English football stadium

Aggborough Stadium is a football stadium in Kidderminster, England. It is the home ground of Kidderminster Harriers, and has a capacity of 7,000, of which 3,140 can be seated. The ground was also the home of Worcester City between 2013 and 2016.

==History==
The ground was opened in May 1890 with a single grandstand on the western touchline, and initially included a banked running track. In 1935 a new 460-seat grandstand was built, and by World War II covered areas had been created on the east and southern sides of the ground.

After the war the running track was replaced by a cycle track. On 27 November 1948, the ground's record attendance of 9,155 was set for an FA Cup first round replay against Hereford United. On 14 September 1955 Aggborough Stadium became the first ground to host a floodlit FA Cup match, when Harriers faced Brierley Hill Alliance in a preliminary round replay, with Kidderminster winning 4–2.

A new East Stand was built in 1979, and terracing was created all around the pitch in 1983. The ground was rebuilt in the 1990s, with the cycle track removed and a new Main Stand built in 1994. Covered terracing was added at each end of the pitch. When Kidderminster won their first Conference title in 1994, Aggborough Stadium was not deemed to meet Football League standards and as a result Kidderminster were denied promotion to Division Three. By the time Kidderminster won their second Conference title six years later, the ground had been upgraded to Football League standards and promotion was allowed. In 2003, the new 2,040-seat cantilever stand was built to replace the old East Stand.

* [Extracted data]:
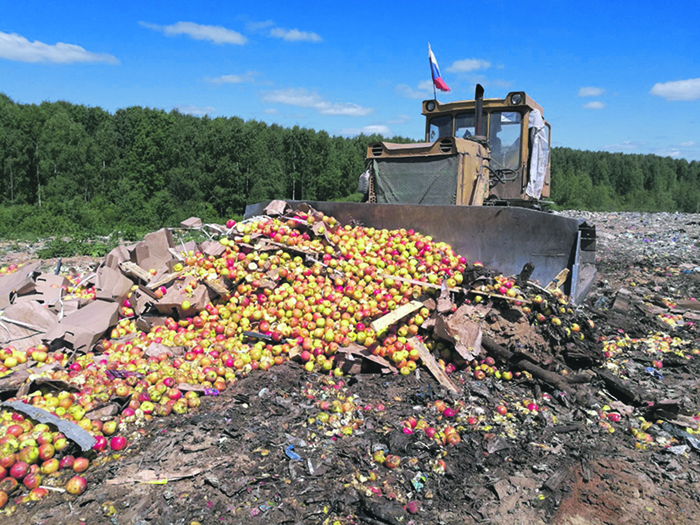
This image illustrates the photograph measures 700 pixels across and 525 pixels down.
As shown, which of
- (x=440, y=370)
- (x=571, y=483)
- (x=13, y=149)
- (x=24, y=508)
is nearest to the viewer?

* [What you are asked to do]:
Reproduce verbatim the portion of the Aggborough Stadium text between "A new East Stand" and "old East Stand.", inclusive.

* [Task response]:
A new East Stand was built in 1979, and terracing was created all around the pitch in 1983. The ground was rebuilt in the 1990s, with the cycle track removed and a new Main Stand built in 1994. Covered terracing was added at each end of the pitch. When Kidderminster won their first Conference title in 1994, Aggborough Stadium was not deemed to meet Football League standards and as a result Kidderminster were denied promotion to Division Three. By the time Kidderminster won their second Conference title six years later, the ground had been upgraded to Football League standards and promotion was allowed. In 2003, the new 2,040-seat cantilever stand was built to replace the old East Stand.